#### GIVEN DATA

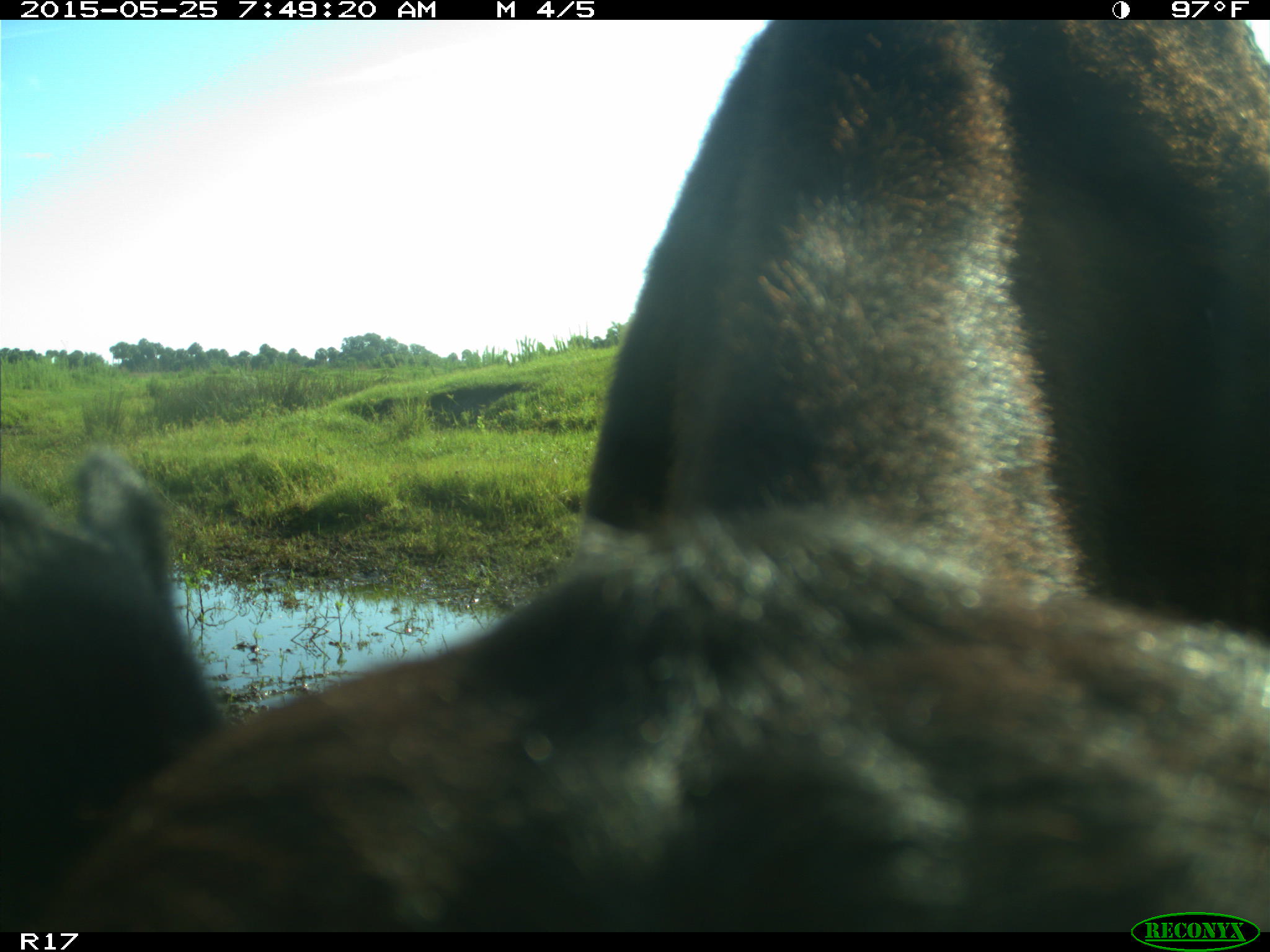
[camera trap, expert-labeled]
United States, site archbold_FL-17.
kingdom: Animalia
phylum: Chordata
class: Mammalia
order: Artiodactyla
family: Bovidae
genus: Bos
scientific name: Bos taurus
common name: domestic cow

########

(EXERCISE DETAILS):
In your copy of the listing above, reproduce each line exactly and omit all pictures.

(OUTPUT FOR THIS TASK):
[camera trap, expert-labeled]
United States, site archbold_FL-17.
kingdom: Animalia
phylum: Chordata
class: Mammalia
order: Artiodactyla
family: Bovidae
genus: Bos
scientific name: Bos taurus
common name: domestic cow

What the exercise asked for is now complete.